**Given task:** Could you repeat, word for word, every line from the one containing "Which do you think, from" through the final line of the records below, and nothing else?

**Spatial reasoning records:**

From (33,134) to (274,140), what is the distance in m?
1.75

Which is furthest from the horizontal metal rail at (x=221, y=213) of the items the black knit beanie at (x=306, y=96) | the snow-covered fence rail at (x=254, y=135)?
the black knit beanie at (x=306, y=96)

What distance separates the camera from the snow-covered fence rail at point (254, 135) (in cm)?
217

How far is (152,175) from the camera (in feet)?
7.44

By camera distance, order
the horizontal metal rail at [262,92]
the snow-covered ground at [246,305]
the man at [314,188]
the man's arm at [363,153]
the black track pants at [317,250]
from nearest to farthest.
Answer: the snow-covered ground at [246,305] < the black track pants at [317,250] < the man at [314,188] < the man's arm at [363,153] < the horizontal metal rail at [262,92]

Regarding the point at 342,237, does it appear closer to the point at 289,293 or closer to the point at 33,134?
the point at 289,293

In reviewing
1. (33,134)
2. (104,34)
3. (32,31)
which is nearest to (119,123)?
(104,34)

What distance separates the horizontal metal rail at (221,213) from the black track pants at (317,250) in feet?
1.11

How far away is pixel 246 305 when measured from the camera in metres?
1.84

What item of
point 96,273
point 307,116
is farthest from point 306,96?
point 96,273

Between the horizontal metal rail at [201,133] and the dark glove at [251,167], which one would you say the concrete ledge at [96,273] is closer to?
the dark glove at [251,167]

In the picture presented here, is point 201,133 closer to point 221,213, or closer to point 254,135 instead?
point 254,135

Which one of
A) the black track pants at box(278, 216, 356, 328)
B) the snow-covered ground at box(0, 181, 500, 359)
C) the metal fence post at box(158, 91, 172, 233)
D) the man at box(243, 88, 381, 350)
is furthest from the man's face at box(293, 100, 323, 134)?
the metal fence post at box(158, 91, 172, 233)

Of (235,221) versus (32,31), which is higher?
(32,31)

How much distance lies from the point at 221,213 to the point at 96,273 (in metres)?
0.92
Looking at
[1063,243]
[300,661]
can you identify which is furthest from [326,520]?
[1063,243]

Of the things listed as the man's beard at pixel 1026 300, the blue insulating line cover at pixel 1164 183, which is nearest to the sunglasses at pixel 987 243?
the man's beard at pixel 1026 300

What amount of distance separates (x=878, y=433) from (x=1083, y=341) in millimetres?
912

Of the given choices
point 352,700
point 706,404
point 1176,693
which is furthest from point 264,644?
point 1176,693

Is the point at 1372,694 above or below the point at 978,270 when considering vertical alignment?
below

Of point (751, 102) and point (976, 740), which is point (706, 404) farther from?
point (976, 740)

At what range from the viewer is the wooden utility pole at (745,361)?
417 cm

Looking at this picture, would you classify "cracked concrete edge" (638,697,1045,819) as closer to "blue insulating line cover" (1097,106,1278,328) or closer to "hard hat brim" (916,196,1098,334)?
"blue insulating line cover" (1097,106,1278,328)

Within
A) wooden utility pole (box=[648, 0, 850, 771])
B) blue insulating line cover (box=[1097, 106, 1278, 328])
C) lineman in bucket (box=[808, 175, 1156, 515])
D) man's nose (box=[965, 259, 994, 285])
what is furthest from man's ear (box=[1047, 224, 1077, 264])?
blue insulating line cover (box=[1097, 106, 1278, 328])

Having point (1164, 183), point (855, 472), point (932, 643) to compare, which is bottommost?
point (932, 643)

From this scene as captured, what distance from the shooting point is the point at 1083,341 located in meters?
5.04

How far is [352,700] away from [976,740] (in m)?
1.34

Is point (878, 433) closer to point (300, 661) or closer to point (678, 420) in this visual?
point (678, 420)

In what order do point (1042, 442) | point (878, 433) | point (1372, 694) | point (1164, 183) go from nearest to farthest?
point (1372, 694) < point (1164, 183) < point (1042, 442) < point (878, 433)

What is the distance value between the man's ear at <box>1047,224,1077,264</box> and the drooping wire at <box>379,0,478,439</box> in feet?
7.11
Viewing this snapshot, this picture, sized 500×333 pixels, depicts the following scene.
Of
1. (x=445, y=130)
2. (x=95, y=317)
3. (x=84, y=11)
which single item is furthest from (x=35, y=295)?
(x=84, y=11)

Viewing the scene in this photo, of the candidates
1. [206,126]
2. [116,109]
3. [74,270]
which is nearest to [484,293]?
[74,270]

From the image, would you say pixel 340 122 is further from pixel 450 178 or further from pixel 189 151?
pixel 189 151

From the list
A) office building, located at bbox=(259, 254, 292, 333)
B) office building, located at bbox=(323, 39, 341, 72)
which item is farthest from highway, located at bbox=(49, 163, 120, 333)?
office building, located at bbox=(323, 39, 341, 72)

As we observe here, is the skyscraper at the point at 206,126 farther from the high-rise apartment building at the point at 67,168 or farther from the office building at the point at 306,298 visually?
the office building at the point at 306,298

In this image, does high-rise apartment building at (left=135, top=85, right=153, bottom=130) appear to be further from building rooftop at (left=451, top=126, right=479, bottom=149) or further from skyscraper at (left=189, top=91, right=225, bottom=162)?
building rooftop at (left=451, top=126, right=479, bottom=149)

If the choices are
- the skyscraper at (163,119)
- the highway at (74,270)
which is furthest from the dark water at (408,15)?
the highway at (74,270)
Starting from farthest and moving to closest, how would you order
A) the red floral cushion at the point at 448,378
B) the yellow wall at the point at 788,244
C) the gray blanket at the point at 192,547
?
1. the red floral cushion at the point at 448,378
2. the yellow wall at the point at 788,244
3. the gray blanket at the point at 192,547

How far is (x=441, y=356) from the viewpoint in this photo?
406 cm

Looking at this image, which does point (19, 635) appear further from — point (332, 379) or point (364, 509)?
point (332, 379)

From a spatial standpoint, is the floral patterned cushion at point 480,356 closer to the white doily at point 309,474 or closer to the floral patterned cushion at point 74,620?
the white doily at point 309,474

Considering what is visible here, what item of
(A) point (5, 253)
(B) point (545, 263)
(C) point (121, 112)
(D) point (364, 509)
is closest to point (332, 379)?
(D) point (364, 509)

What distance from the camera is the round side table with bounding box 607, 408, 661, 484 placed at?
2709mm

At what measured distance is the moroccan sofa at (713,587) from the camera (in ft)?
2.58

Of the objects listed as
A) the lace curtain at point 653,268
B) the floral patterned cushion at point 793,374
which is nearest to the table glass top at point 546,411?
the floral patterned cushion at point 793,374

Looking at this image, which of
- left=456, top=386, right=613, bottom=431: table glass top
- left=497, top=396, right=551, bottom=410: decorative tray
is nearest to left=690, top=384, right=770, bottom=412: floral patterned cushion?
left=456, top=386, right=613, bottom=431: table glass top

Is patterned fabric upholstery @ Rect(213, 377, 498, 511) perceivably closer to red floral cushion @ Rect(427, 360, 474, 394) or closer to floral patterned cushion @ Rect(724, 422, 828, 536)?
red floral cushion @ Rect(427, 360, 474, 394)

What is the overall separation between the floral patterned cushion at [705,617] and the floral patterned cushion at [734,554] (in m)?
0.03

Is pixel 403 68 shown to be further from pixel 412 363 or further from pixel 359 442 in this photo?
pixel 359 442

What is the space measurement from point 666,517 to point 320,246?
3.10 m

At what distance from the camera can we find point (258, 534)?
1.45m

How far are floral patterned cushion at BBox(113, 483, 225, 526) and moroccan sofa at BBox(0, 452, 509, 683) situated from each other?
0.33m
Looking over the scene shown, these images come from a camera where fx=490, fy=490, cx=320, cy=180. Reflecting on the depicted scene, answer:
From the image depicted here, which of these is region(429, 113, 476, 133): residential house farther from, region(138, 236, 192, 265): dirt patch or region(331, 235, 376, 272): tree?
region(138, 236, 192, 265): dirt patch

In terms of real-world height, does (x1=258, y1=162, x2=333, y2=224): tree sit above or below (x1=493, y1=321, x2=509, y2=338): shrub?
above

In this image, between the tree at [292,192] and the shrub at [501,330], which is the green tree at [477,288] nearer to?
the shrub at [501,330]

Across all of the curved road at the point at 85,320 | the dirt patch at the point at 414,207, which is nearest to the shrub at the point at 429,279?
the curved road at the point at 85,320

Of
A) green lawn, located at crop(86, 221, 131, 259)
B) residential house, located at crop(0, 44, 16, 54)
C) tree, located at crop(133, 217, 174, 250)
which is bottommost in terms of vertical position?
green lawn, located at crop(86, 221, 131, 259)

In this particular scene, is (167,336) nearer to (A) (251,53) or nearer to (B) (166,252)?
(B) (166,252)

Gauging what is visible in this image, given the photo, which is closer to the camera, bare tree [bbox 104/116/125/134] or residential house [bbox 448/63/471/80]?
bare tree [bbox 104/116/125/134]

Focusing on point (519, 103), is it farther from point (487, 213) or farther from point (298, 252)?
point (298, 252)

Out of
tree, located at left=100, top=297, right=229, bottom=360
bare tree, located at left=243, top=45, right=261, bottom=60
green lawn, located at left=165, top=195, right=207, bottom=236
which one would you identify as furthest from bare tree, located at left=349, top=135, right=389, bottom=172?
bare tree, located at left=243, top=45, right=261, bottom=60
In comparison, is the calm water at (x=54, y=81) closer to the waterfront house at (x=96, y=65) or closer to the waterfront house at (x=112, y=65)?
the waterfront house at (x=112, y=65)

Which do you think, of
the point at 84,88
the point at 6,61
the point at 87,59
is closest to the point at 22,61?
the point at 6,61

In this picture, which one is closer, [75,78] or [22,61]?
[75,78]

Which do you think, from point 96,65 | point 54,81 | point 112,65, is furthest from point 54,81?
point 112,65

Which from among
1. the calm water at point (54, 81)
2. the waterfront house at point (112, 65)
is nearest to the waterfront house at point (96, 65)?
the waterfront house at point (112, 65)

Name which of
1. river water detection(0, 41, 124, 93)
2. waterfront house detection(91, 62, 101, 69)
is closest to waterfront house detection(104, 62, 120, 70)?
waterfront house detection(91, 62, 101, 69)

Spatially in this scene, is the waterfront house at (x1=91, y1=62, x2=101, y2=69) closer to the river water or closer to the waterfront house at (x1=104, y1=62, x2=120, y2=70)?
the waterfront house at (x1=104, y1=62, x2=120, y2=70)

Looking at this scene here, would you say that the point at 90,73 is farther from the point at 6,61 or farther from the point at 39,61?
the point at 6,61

**Worked solution:**
Which do you think, from point 96,65 | point 54,81 | point 112,65, is furthest from point 54,81?
point 112,65

Which from among
1. the calm water at point (54, 81)
2. the waterfront house at point (112, 65)
is nearest to the waterfront house at point (96, 65)?
the waterfront house at point (112, 65)

Name which of
1. river water detection(0, 41, 124, 93)
2. waterfront house detection(91, 62, 101, 69)
is closest to waterfront house detection(104, 62, 120, 70)?
waterfront house detection(91, 62, 101, 69)

Spatially in this scene, is the waterfront house at (x1=91, y1=62, x2=101, y2=69) closer to the river water or closer to the waterfront house at (x1=104, y1=62, x2=120, y2=70)?
the waterfront house at (x1=104, y1=62, x2=120, y2=70)

Looking at this scene here, would you say that the point at 90,73 is farther from the point at 6,61 or farther from the point at 39,61?
the point at 6,61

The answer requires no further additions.